MS15-011 Vulnerability (CVE-2015-0008)

Certificates

**Disclaimer**: Please note that the following actions involve making changes to your system. We provide this information for guidance purposes only. We are not responsible for any damage or loss that may occur as a result of implementing these steps. It is recommended to proceed with caution and have a valid backup of your server before making any modifications.

Vulnerability Details 

The vulnerability in the remote Windows host arises from a flaw in the way the Group Policy service handles policy data when a system that’s part of a domain connects to a domain controller. This issue allows an attacker, if they have control over the network, to potentially take full control of the affected host.

Severity Rating

High

How to Verify if a Device is Vulnerable

Use Nessus plugin ID 81264 to scan the device and check for the vulnerability.

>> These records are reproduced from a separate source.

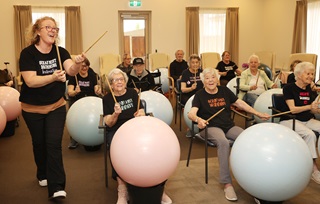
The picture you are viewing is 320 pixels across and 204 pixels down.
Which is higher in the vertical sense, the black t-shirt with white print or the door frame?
the door frame

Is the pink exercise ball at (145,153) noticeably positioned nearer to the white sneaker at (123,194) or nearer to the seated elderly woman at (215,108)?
the white sneaker at (123,194)

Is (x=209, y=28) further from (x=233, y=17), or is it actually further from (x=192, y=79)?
(x=192, y=79)

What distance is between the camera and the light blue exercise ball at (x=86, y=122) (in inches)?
148

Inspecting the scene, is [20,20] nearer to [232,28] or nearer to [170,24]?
[170,24]

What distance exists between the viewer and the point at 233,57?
1034 cm

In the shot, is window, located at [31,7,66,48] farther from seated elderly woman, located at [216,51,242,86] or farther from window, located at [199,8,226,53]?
seated elderly woman, located at [216,51,242,86]

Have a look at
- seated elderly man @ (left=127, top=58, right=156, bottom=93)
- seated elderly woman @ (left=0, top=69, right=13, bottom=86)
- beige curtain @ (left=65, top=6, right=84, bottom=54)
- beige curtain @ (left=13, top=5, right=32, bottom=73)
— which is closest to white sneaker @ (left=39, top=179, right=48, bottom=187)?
seated elderly man @ (left=127, top=58, right=156, bottom=93)

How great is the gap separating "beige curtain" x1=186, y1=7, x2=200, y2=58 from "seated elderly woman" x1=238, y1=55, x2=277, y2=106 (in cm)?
508

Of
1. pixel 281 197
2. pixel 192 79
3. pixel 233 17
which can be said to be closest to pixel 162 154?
pixel 281 197

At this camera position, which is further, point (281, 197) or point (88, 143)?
point (88, 143)

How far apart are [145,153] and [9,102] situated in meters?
3.19

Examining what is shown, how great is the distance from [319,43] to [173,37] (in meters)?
4.10

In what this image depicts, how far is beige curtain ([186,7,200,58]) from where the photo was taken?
988 cm

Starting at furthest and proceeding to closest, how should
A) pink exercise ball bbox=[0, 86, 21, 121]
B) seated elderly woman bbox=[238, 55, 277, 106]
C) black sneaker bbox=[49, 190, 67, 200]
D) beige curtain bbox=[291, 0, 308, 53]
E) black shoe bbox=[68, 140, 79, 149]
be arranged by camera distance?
1. beige curtain bbox=[291, 0, 308, 53]
2. seated elderly woman bbox=[238, 55, 277, 106]
3. pink exercise ball bbox=[0, 86, 21, 121]
4. black shoe bbox=[68, 140, 79, 149]
5. black sneaker bbox=[49, 190, 67, 200]
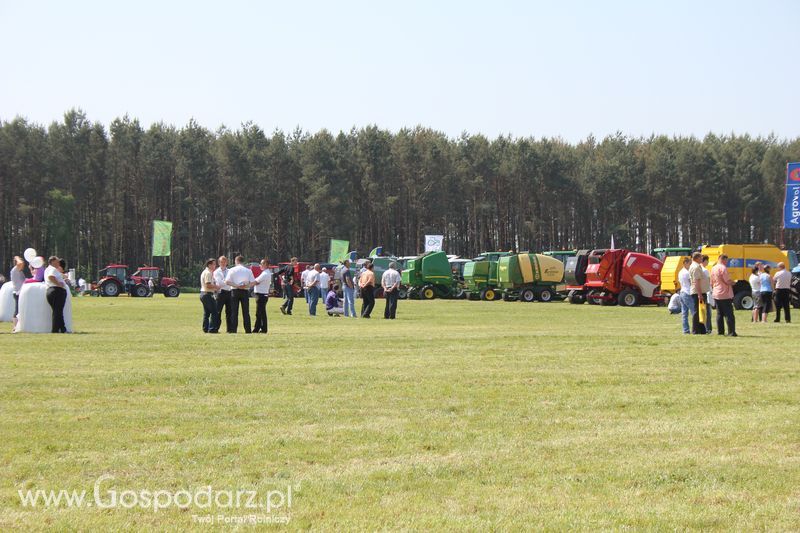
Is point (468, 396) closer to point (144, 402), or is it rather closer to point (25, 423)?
point (144, 402)

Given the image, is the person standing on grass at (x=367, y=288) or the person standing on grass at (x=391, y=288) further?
the person standing on grass at (x=367, y=288)

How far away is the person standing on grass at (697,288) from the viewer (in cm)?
2014

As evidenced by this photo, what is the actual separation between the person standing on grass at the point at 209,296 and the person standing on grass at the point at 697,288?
9866 mm

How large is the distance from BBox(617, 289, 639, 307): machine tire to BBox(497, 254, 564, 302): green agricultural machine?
706cm

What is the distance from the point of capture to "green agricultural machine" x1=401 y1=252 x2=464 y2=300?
2068 inches

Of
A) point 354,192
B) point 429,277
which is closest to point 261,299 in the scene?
point 429,277

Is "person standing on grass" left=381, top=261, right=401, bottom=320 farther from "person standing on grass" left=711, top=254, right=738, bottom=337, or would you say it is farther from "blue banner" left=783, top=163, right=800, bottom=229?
"person standing on grass" left=711, top=254, right=738, bottom=337

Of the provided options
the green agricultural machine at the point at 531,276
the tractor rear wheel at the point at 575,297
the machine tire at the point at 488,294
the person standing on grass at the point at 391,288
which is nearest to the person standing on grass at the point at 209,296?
the person standing on grass at the point at 391,288

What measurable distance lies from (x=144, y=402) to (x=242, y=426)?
6.28 ft

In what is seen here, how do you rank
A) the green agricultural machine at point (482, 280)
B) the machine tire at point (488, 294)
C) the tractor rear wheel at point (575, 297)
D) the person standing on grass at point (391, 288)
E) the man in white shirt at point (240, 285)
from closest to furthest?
1. the man in white shirt at point (240, 285)
2. the person standing on grass at point (391, 288)
3. the tractor rear wheel at point (575, 297)
4. the machine tire at point (488, 294)
5. the green agricultural machine at point (482, 280)

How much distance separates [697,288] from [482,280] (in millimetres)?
31689

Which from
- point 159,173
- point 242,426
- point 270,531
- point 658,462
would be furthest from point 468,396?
point 159,173

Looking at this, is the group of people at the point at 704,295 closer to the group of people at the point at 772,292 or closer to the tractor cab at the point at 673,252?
the group of people at the point at 772,292

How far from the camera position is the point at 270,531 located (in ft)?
19.9
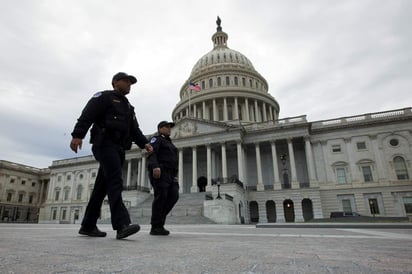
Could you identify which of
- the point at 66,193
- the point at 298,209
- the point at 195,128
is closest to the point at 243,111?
the point at 195,128

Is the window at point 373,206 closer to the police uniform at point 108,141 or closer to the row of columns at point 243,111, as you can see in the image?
the row of columns at point 243,111

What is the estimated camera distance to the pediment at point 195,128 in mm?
35656

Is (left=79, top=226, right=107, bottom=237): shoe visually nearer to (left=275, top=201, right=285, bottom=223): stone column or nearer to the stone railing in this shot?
(left=275, top=201, right=285, bottom=223): stone column

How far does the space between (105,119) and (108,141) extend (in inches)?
14.0

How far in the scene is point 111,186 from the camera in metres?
3.90

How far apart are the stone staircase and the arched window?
23.6 metres

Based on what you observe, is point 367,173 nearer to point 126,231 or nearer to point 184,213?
point 184,213

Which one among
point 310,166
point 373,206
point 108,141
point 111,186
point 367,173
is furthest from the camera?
point 310,166

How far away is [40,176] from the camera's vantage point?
5962cm

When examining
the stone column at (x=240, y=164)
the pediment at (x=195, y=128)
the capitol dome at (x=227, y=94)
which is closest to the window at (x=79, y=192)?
the capitol dome at (x=227, y=94)

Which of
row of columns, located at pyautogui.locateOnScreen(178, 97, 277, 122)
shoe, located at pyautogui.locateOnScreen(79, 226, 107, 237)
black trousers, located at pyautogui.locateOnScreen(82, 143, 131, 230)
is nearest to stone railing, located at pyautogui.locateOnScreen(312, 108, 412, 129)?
row of columns, located at pyautogui.locateOnScreen(178, 97, 277, 122)

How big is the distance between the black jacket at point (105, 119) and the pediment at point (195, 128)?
30989 millimetres

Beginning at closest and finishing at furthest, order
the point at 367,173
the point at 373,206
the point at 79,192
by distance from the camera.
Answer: the point at 373,206
the point at 367,173
the point at 79,192

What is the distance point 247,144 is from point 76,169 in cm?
3488
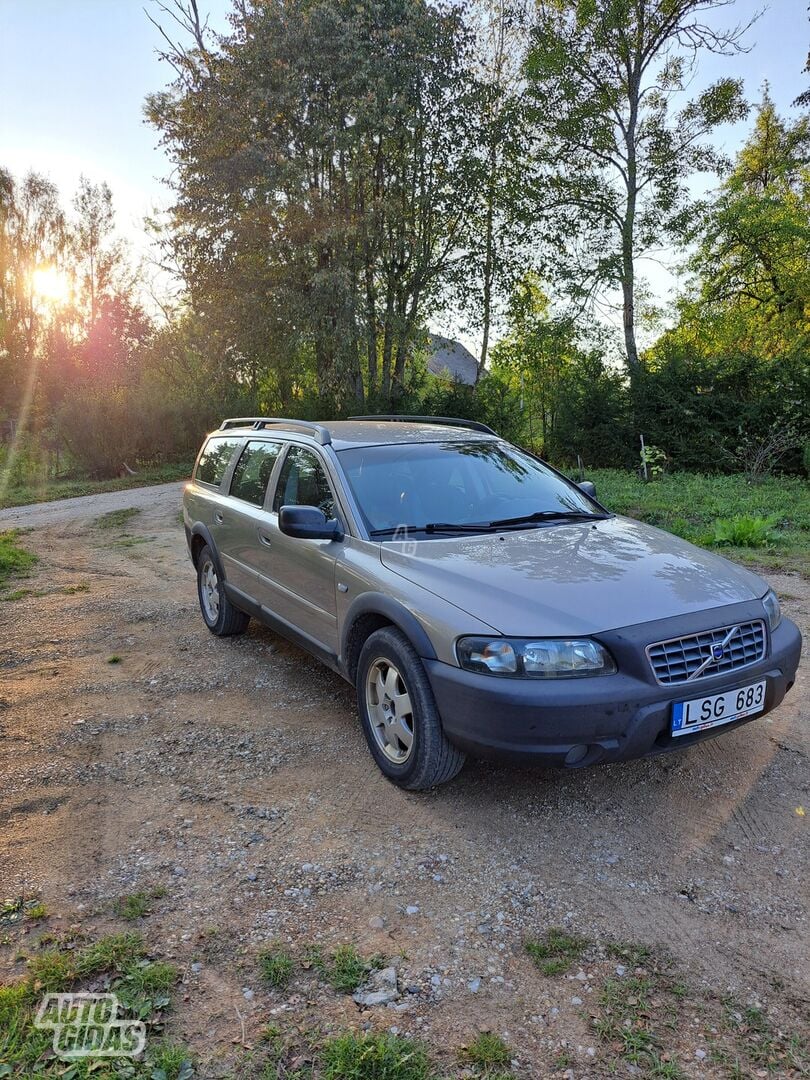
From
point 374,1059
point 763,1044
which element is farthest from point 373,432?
point 763,1044

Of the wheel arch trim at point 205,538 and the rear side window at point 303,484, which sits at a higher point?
the rear side window at point 303,484

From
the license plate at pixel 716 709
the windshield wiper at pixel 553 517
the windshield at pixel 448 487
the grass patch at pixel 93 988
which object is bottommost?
the grass patch at pixel 93 988

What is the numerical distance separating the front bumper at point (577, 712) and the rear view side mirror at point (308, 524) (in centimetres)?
121

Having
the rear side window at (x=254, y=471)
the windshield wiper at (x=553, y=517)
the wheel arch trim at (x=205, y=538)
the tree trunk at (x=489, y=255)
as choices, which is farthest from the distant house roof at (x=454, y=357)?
the windshield wiper at (x=553, y=517)

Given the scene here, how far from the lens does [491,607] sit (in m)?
3.02

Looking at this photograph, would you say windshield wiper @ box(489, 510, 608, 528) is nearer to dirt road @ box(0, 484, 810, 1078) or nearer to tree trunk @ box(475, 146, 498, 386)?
dirt road @ box(0, 484, 810, 1078)

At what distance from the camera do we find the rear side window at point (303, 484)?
424 cm

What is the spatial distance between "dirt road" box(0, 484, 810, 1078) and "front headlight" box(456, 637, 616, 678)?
2.48ft

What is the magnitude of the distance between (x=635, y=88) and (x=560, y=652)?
869 inches

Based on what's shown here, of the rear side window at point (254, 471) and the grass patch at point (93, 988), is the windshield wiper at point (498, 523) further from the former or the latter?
the grass patch at point (93, 988)

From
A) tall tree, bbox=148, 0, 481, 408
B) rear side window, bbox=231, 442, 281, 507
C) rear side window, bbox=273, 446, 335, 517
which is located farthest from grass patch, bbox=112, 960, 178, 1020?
tall tree, bbox=148, 0, 481, 408

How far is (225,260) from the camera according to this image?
60.3 ft

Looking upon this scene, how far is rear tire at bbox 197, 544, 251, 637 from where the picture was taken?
5668 millimetres

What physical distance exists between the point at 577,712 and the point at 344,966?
1.18 meters
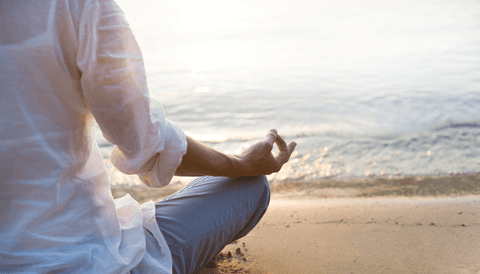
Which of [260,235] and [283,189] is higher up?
[260,235]

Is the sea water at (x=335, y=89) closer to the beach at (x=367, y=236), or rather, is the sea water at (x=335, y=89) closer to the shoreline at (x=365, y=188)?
the shoreline at (x=365, y=188)

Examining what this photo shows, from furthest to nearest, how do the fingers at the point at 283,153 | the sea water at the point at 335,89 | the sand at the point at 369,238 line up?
the sea water at the point at 335,89 → the sand at the point at 369,238 → the fingers at the point at 283,153

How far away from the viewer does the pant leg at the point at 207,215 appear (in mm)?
1101

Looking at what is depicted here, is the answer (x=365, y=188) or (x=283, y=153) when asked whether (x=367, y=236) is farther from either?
(x=365, y=188)

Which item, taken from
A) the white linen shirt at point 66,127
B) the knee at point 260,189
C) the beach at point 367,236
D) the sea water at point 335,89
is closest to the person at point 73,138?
the white linen shirt at point 66,127

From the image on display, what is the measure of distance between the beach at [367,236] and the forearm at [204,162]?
557 mm

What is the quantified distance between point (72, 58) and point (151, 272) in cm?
56

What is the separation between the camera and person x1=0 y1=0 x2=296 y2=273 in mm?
721

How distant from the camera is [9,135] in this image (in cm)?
73

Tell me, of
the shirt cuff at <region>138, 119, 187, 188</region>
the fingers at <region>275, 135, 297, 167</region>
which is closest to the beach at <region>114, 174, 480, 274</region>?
the fingers at <region>275, 135, 297, 167</region>

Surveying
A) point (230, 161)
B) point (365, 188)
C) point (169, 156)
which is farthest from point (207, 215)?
point (365, 188)

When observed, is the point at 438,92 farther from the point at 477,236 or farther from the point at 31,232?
the point at 31,232

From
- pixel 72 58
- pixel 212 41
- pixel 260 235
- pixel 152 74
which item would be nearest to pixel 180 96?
pixel 152 74

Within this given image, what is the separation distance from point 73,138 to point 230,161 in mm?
497
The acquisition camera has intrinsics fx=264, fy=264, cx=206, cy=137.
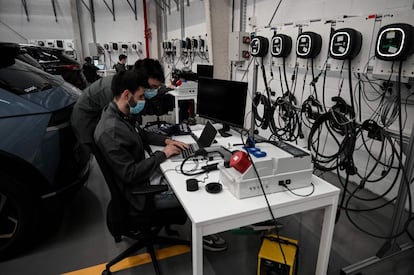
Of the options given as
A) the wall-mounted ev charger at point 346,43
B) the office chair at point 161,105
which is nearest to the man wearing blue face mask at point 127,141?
the wall-mounted ev charger at point 346,43

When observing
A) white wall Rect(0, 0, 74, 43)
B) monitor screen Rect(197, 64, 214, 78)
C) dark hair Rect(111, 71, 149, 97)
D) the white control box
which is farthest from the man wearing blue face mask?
white wall Rect(0, 0, 74, 43)

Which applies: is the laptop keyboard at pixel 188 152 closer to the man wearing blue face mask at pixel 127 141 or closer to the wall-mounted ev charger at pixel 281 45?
the man wearing blue face mask at pixel 127 141

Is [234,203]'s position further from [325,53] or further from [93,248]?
[325,53]

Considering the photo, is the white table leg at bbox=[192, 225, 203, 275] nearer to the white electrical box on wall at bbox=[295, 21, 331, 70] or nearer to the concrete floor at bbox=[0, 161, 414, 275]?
the concrete floor at bbox=[0, 161, 414, 275]

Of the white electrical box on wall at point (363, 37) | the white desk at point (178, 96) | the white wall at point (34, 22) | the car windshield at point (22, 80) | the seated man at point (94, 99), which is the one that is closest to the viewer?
the car windshield at point (22, 80)

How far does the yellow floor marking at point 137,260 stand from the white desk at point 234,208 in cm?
71

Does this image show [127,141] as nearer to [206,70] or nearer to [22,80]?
[22,80]

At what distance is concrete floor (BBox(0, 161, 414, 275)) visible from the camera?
1.73 m

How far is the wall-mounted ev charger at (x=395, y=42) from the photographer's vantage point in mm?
1590

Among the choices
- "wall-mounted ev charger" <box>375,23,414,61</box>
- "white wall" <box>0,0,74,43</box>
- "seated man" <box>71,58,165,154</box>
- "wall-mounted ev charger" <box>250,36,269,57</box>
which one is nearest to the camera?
"wall-mounted ev charger" <box>375,23,414,61</box>

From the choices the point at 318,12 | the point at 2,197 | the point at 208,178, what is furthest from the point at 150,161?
the point at 318,12

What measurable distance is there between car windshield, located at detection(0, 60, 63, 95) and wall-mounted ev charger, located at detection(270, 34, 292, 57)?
204 centimetres

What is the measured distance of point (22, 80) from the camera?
70.8 inches

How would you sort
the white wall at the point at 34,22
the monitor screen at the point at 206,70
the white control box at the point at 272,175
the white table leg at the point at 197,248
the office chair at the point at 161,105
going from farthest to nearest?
the white wall at the point at 34,22 → the monitor screen at the point at 206,70 → the office chair at the point at 161,105 → the white control box at the point at 272,175 → the white table leg at the point at 197,248
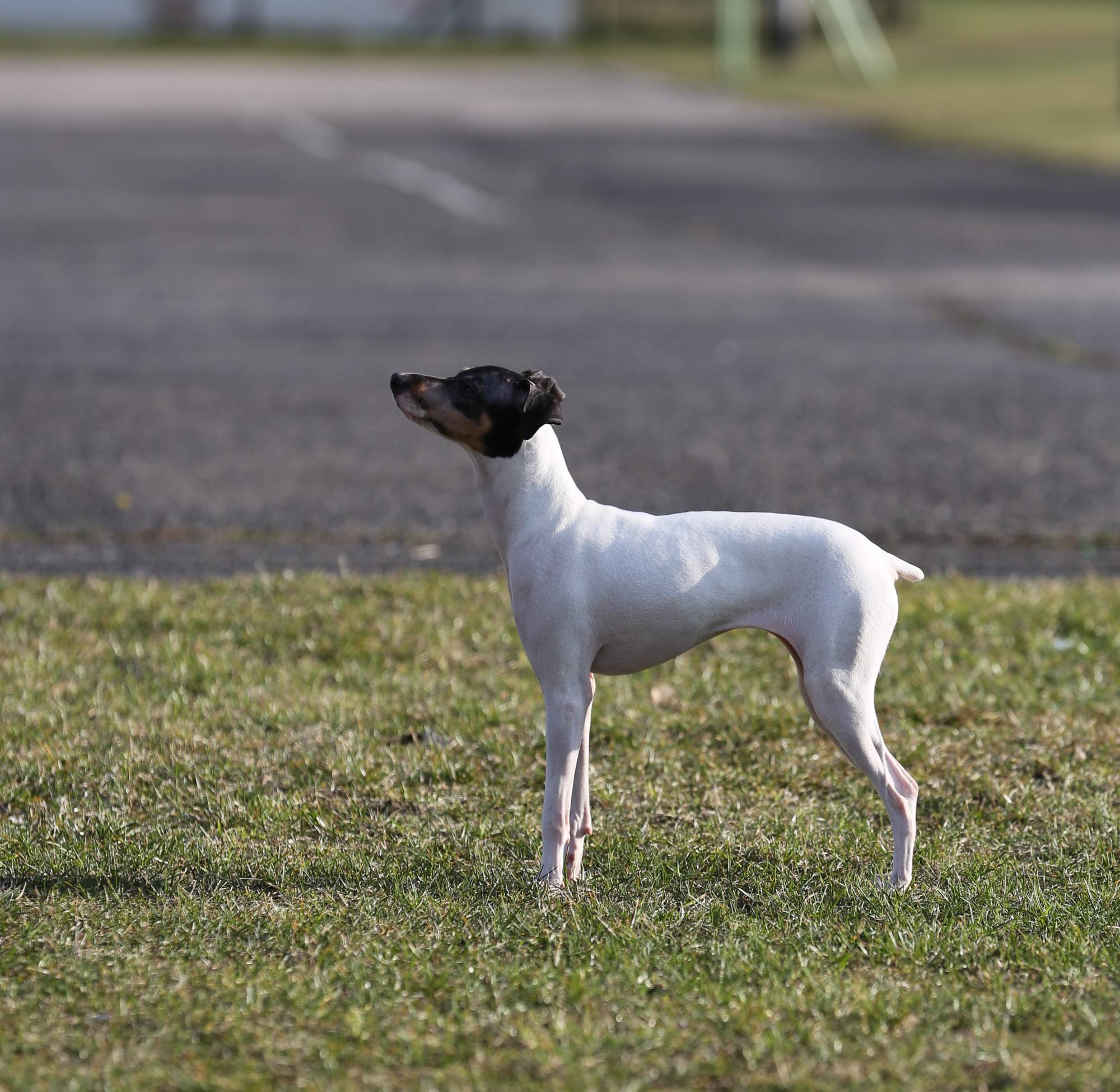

What You Should Be Aware of if You Apply a Fix

Before addressing the MS15-011 vulnerability, which could allow remote code execution through Group Policy, ensure you understand the vulnerability’s specifics and how it affects your network. Test the security update in a controlled environment before widespread deployment, and back up critical data.

How to Fix

Patch the vulnerable machine to the newest windows update.

If the patch has been installed but the vulnerability still appears in all scans, then activating the Local Group Policy is necessary. In cases where numerous servers are involved, it’s more efficient to establish a domain-level group policy for these servers. However, if this approach requires additional time and testing, a more immediate solution would be to implement the policy locally on the specific server in question.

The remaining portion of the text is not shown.